**INFORMATION SHOWN:**
##########

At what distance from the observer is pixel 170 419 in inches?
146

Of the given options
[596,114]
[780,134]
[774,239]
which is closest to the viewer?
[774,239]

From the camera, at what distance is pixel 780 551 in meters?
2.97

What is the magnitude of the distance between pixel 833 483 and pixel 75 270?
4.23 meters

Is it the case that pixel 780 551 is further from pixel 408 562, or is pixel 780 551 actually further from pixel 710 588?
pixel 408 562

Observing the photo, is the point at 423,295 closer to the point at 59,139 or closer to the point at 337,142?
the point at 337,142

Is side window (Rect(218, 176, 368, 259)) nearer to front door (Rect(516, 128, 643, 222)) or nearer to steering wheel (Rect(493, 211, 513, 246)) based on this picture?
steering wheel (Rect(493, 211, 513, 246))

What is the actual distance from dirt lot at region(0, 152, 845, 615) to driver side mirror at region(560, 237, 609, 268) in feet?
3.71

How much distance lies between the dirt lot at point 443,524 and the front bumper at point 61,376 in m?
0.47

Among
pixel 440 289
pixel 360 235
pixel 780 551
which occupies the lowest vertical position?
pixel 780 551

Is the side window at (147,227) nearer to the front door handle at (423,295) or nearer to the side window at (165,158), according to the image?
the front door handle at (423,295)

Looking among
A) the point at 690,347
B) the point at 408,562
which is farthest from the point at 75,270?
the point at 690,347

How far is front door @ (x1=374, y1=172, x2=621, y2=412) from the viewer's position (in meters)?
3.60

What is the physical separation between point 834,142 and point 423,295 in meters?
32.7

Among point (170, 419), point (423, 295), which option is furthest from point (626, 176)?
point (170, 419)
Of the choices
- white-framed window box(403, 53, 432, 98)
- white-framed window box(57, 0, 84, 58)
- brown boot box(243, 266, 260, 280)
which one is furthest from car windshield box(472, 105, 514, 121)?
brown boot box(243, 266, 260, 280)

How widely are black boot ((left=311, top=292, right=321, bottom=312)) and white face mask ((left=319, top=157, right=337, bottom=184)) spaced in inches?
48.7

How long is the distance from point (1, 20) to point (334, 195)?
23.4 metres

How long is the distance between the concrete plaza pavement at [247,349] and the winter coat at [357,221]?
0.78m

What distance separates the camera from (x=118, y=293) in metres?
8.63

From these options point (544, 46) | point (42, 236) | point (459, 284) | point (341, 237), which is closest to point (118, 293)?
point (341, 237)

##########

**GIVEN REQUEST:** Rewrite the lines from the line with "Of the choices" to the line with "23.4 metres", changing "white-framed window" to "white-edged window" and leaving everything else as it is.

**EXERCISE RESPONSE:**
Of the choices
- white-edged window box(403, 53, 432, 98)
- white-edged window box(57, 0, 84, 58)
- brown boot box(243, 266, 260, 280)
which one is furthest from car windshield box(472, 105, 514, 121)?
brown boot box(243, 266, 260, 280)

How widely are black boot ((left=311, top=292, right=321, bottom=312)) and white face mask ((left=319, top=157, right=337, bottom=184)) spaced in inches?
48.7

How long is the distance from point (1, 20) to point (334, 195)?
23.4 metres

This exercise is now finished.